DESCRIPTION OF THE TASK:
Everything from the line that holds "kingdom: Animalia" to the end of the entries below should be printed again, word for word, and nothing more.
┏━━
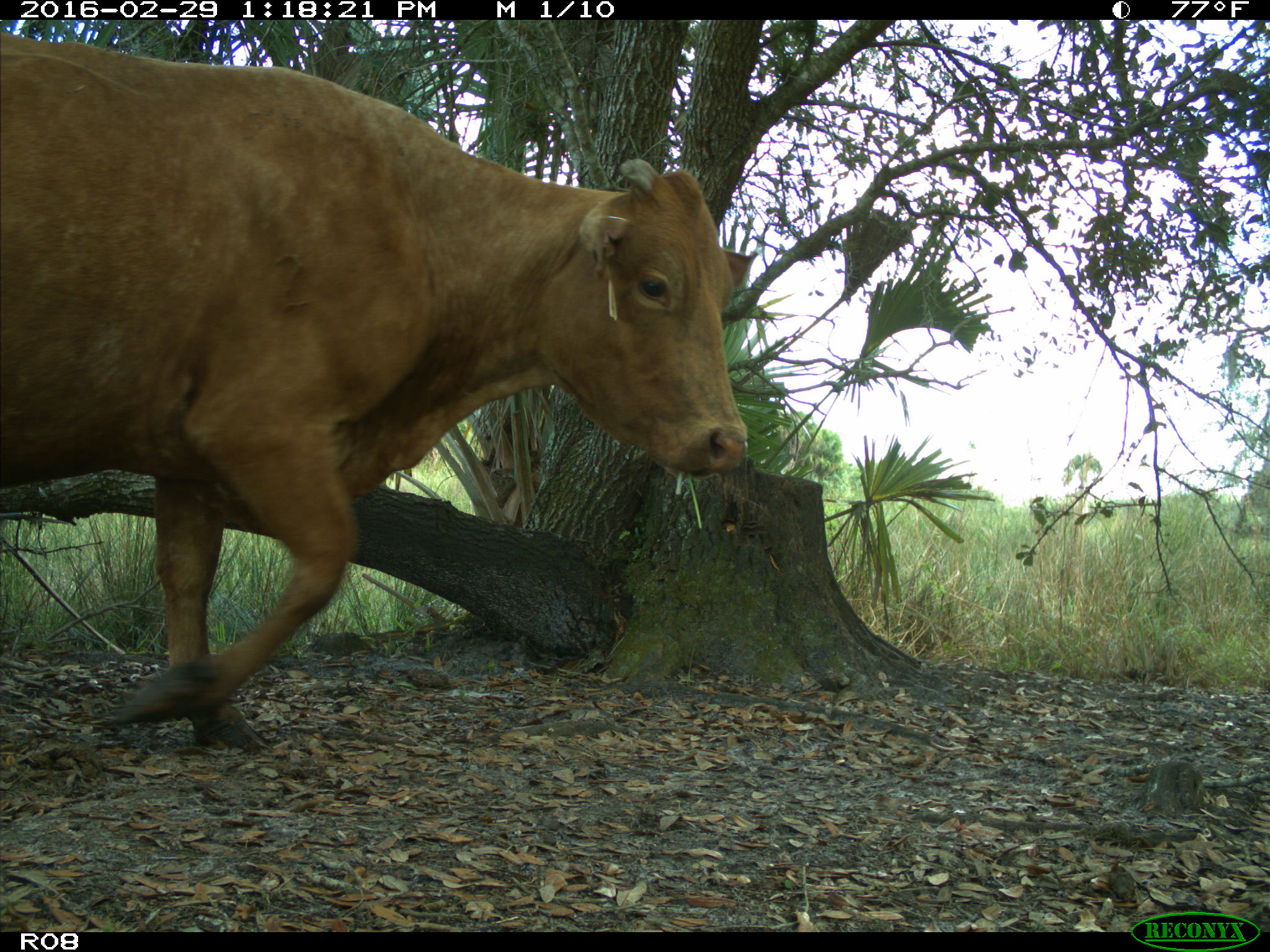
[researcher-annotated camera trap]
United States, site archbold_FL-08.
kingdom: Animalia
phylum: Chordata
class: Mammalia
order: Artiodactyla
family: Bovidae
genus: Bos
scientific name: Bos taurus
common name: domestic cow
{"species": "Bos taurus (domestic cow)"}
┗━━
TASK OUTPUT:
kingdom: Animalia
phylum: Chordata
class: Mammalia
order: Artiodactyla
family: Bovidae
genus: Bos
scientific name: Bos taurus
common name: domestic cow
{"species": "Bos taurus (domestic cow)"}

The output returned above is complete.